At first blush this behavior sounds hardcore, but is it? Is it unethical to spend every waking hour and ounce of energy building a company (which in this case 900 million people use for free) only to try to capture the full value of equity? Do value creators such as Zuckerberg owe public investors a piece of the upside? Can any of us truly look in the mirror and say we would’ve called our underwriters and said, “Hey, wait a minute. I am making too much money here. Can you please bring the price of the IPO down so the general public can get rich too?”
Right. I don’t think so.
So, before we go bashing Zuckerberg as a greedy bastard, keep a few things in mind:
1) He is merely a product of the culture we find ourselves in circa 2012.
2) Younger people like Zuckerberg have seen nothing but cycles of Wall Street ripping off entrepreneurs and the general public in what amounts to a rigged casino.
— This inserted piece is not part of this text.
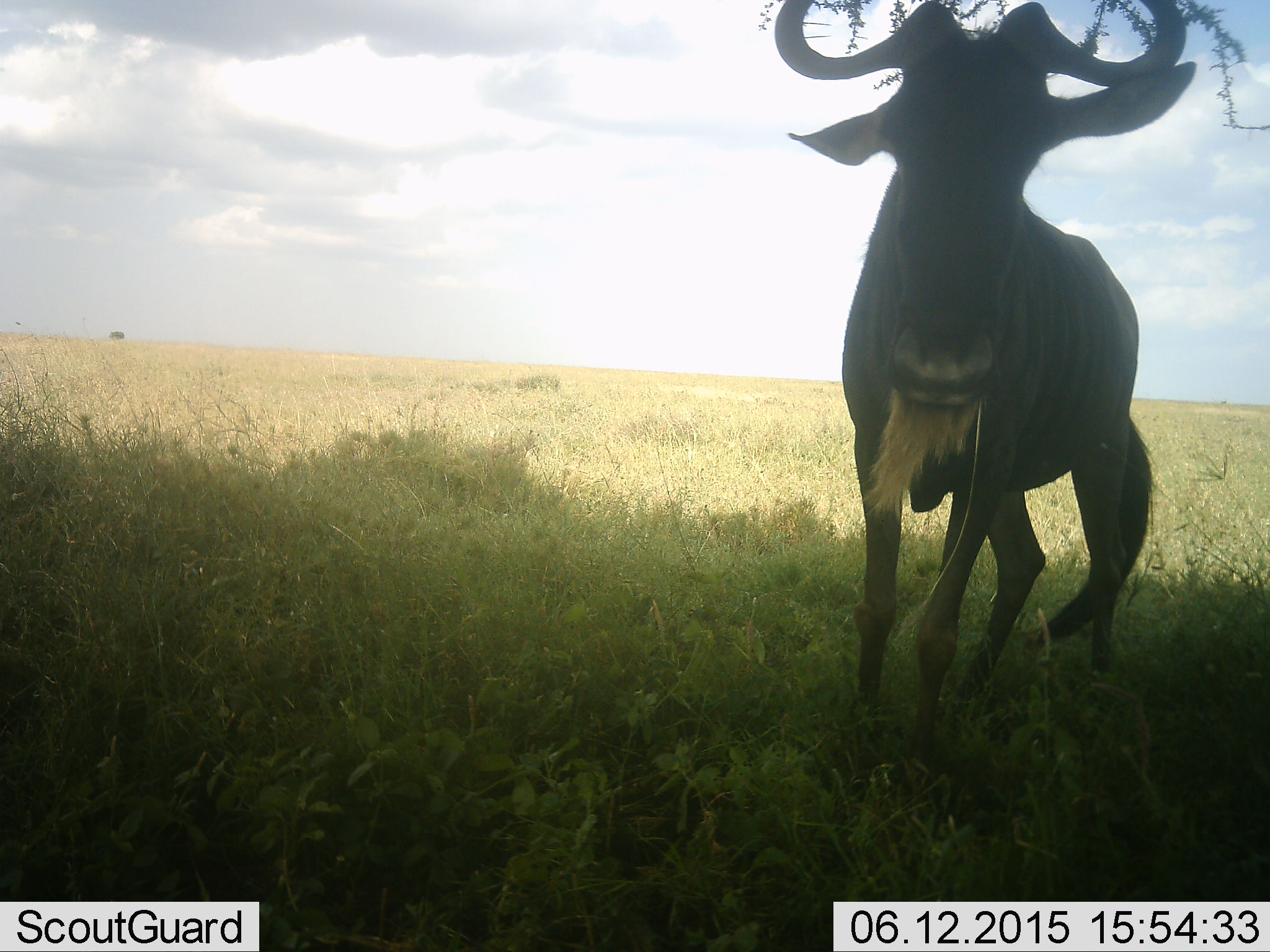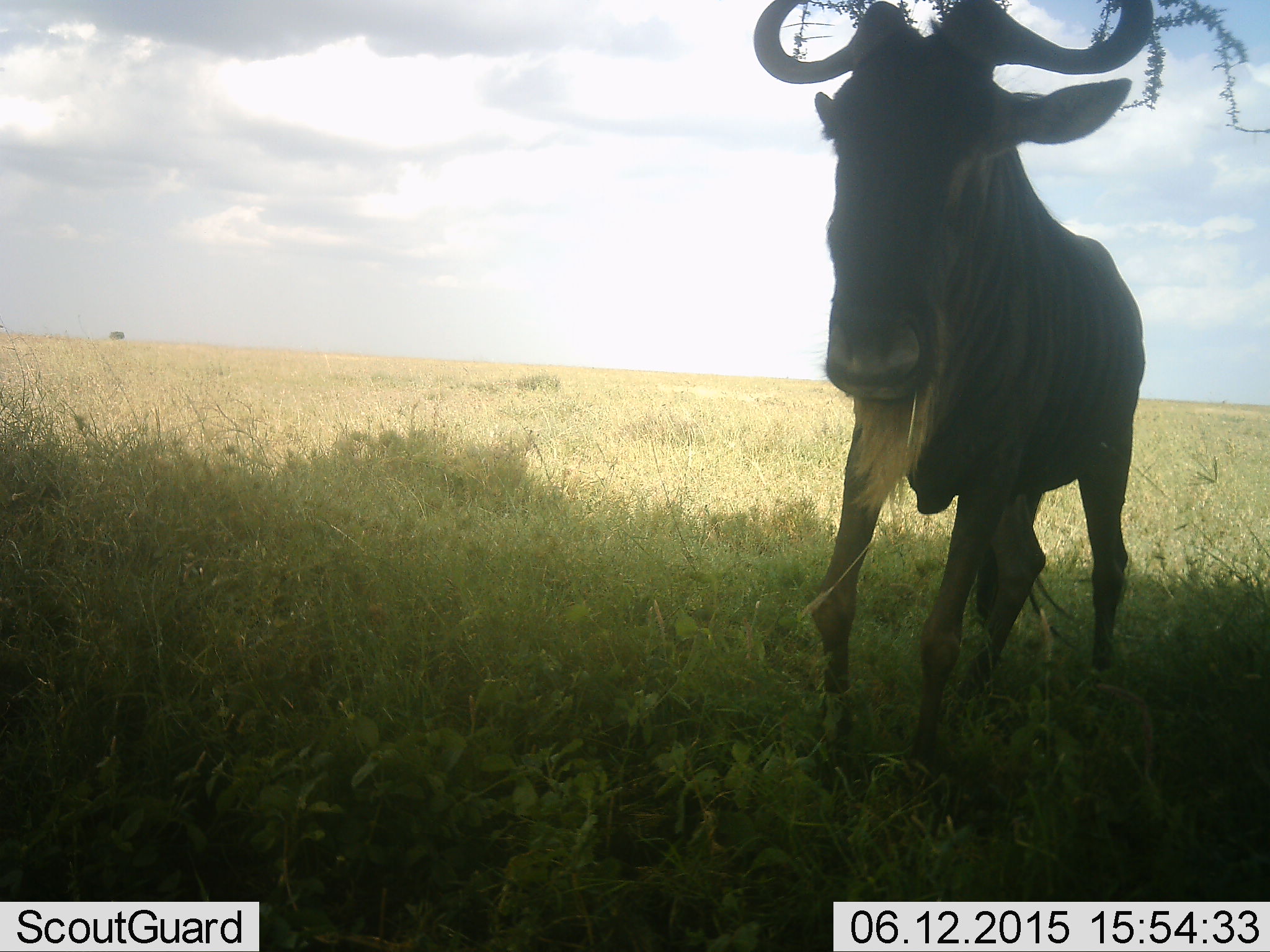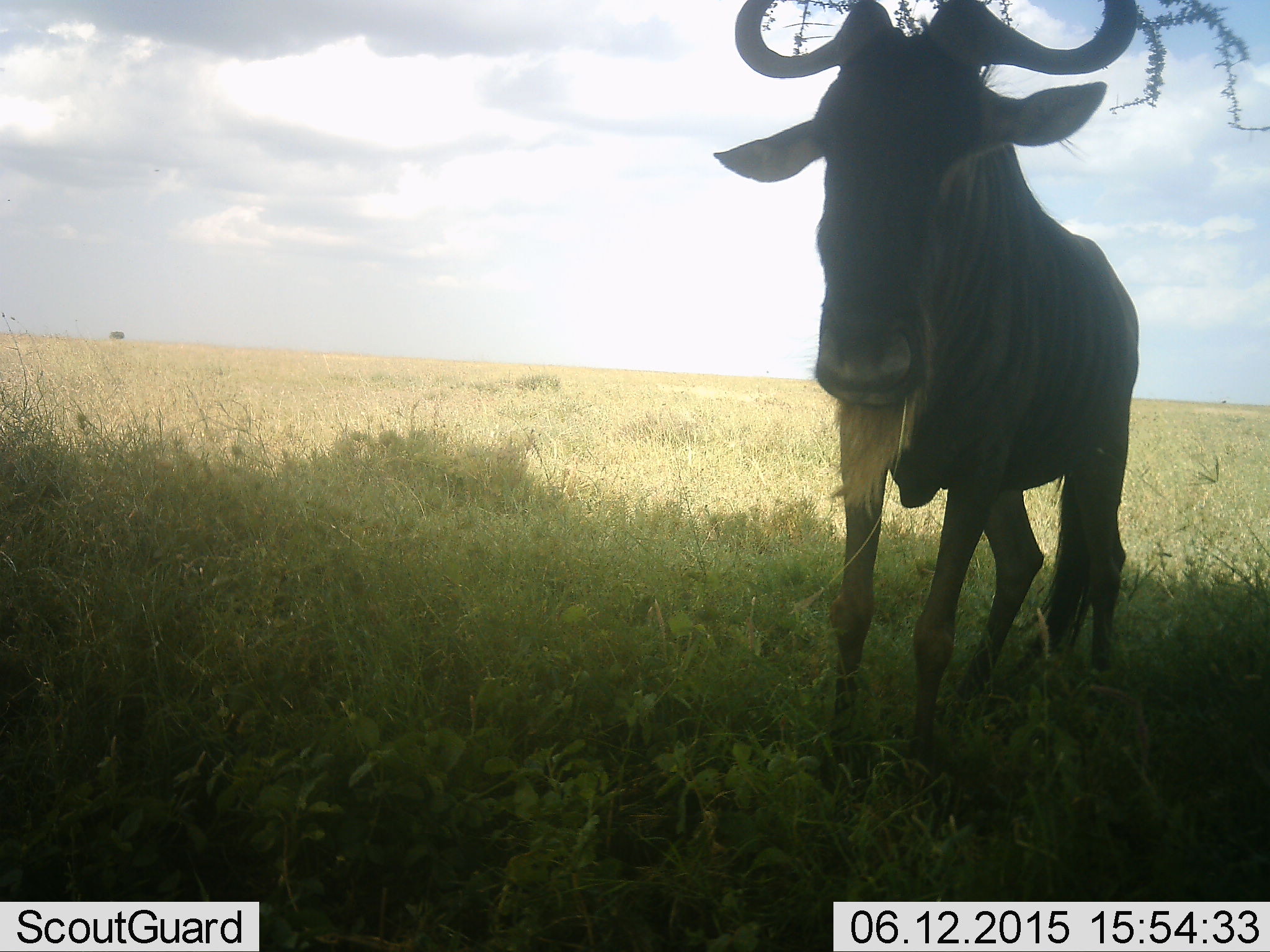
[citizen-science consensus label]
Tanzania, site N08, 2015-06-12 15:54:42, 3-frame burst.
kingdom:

3) Zuckerberg had the steel nerves to leave a huge portion of his risk on the table much longer than almost every other entrepreneur who hit world shaking milestones.
And now for the most important lesson from the Facebook IPO:
When a stock is over-valued, don’t buy it. Plain and simple. It’s a free country … and stupidity is a personal freedom.
As the proverb goes: don’t hate the player, hate the game. And if we’re genuinely sick of the bullsh*t game, then we need to stop playing instead of letting greed get the best of us. Or has Wall Street turned us into Pavlov’s dog too?